Data items:
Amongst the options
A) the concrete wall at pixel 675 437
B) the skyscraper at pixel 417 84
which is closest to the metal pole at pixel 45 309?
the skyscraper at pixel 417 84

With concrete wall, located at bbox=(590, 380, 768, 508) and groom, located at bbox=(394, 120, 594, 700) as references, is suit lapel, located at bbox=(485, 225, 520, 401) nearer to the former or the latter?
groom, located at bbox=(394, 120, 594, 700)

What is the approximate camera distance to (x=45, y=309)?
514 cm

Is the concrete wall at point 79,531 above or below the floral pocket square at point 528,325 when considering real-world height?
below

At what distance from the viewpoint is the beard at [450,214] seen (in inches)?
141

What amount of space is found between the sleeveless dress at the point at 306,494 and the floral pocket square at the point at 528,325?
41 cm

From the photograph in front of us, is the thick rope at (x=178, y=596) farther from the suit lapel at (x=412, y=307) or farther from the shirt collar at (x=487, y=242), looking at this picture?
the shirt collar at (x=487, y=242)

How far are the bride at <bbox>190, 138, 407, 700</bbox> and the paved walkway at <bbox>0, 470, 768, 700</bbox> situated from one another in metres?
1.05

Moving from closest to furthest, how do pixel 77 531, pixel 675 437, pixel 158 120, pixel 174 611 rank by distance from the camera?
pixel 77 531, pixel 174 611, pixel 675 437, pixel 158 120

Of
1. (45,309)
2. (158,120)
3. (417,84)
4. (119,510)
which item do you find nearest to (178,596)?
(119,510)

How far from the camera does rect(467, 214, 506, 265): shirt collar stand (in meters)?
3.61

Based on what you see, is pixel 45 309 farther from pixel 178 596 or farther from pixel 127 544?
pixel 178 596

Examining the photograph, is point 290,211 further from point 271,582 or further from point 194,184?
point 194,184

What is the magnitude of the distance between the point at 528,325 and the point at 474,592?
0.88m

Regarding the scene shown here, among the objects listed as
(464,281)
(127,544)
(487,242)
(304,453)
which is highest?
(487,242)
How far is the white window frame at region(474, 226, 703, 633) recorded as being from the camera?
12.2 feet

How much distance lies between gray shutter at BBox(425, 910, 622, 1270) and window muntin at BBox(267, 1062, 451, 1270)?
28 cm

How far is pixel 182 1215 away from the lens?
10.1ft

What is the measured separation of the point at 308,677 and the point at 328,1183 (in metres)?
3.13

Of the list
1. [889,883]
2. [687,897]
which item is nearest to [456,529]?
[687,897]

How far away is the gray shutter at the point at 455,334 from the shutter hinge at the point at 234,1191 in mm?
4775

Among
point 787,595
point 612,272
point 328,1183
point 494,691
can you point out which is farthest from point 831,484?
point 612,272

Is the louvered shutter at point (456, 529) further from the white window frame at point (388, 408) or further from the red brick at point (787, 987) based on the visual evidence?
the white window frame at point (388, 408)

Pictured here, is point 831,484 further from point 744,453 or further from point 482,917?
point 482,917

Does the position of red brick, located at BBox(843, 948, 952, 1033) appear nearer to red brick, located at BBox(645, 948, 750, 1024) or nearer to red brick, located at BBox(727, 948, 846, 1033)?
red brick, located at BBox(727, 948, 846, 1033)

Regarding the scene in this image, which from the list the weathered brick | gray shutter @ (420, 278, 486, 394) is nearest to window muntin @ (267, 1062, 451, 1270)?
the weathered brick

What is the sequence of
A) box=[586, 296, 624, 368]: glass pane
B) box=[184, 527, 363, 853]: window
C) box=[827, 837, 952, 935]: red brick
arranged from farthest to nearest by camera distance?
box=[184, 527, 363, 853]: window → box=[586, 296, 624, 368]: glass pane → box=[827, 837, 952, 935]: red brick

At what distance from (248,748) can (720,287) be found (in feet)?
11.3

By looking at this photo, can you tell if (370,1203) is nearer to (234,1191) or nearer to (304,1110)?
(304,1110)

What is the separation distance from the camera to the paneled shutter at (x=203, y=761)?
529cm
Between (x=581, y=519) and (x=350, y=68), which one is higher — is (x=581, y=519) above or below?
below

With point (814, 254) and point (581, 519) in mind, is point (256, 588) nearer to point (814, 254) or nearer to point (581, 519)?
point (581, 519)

__WORK TO DO__
Copy every line of the listing above word for word, leaving nothing out and changing nothing.

__EXERCISE SOLUTION__
Amongst the options
A) the concrete wall at pixel 675 437
B) the skyscraper at pixel 417 84
which is closest to the metal pole at pixel 45 309?
the skyscraper at pixel 417 84

With concrete wall, located at bbox=(590, 380, 768, 508) and groom, located at bbox=(394, 120, 594, 700) as references, is suit lapel, located at bbox=(485, 225, 520, 401) nearer to the former or the latter?
groom, located at bbox=(394, 120, 594, 700)

What is the approximate camera distance to (x=45, y=309)?
514 cm

Is the concrete wall at point 79,531 above or below the floral pocket square at point 528,325 when considering real-world height?
below

At what distance from the viewpoint is the beard at [450,214] seen (in inches)?
141

What amount of space is found between the sleeveless dress at the point at 306,494 and the floral pocket square at the point at 528,325?
41 cm

From the photograph in front of us, is the thick rope at (x=178, y=596) farther from the suit lapel at (x=412, y=307) or farther from the shirt collar at (x=487, y=242), looking at this picture?
the shirt collar at (x=487, y=242)

How far are the bride at <bbox>190, 138, 407, 700</bbox> and the paved walkway at <bbox>0, 470, 768, 700</bbox> situated from one another in metres?
1.05

Moving from closest to furthest, how do pixel 77 531, pixel 675 437, pixel 158 120, pixel 174 611 rank by distance from the camera?
pixel 77 531, pixel 174 611, pixel 675 437, pixel 158 120

Of
1. (45,309)
2. (158,120)
3. (417,84)
4. (119,510)
which item do you find nearest to (178,596)?
(119,510)

How far from the camera does rect(467, 214, 506, 265): shirt collar stand (in meters)?
3.61

Based on what you see, is pixel 45 309 farther from pixel 178 596 or farther from pixel 127 544?
pixel 178 596

Examining the photograph, is point 290,211 further from point 271,582 or further from point 194,184?
point 194,184

What is the magnitude of the distance between the point at 528,325 and the point at 474,592?
0.88m

Regarding the scene shown here, among the objects listed as
(464,281)
(127,544)
(487,242)
(304,453)
which is highest?
(487,242)
How far is the white window frame at region(474, 226, 703, 633) recorded as being from the camera?
12.2 feet

How much distance lies between gray shutter at BBox(425, 910, 622, 1270) and window muntin at BBox(267, 1062, 451, 1270)?
28 cm

How far is pixel 182 1215 away from the lens?
10.1ft

What is the measured separation of the point at 308,677 and the point at 328,1183 (in metres)?
3.13

Of the list
1. [889,883]
2. [687,897]
which item is nearest to [456,529]?
[687,897]

How far away is the gray shutter at the point at 455,334 from the shutter hinge at the point at 234,1191 in mm?
4775

Among
point 787,595
point 612,272
point 328,1183
point 494,691
can you point out which is farthest from point 831,484?
point 612,272

Is the louvered shutter at point (456, 529) further from the white window frame at point (388, 408) or further from the red brick at point (787, 987) based on the visual evidence?
the white window frame at point (388, 408)

Pictured here, is point 831,484 further from point 744,453 or further from point 482,917?
point 482,917

Does the position of red brick, located at BBox(843, 948, 952, 1033) appear nearer to red brick, located at BBox(645, 948, 750, 1024) or nearer to red brick, located at BBox(727, 948, 846, 1033)?
red brick, located at BBox(727, 948, 846, 1033)

Regarding the scene in this image, which from the list the weathered brick | gray shutter @ (420, 278, 486, 394) is nearest to window muntin @ (267, 1062, 451, 1270)?
the weathered brick

What is the sequence of
A) box=[586, 296, 624, 368]: glass pane
B) box=[184, 527, 363, 853]: window
C) box=[827, 837, 952, 935]: red brick
arranged from farthest to nearest by camera distance?
box=[184, 527, 363, 853]: window → box=[586, 296, 624, 368]: glass pane → box=[827, 837, 952, 935]: red brick

At what distance from (248,748) can (720,287) be found (in feet)?
11.3

By looking at this photo, can you tell if (370,1203) is nearer to (234,1191) or nearer to (304,1110)?
(304,1110)

What is the separation distance from the camera to the paneled shutter at (x=203, y=761)?
529cm
Between (x=581, y=519) and (x=350, y=68), which one is higher — is (x=581, y=519) above or below?
below

With point (814, 254) and point (581, 519) in mind, is point (256, 588) nearer to point (814, 254) or nearer to point (581, 519)?
point (581, 519)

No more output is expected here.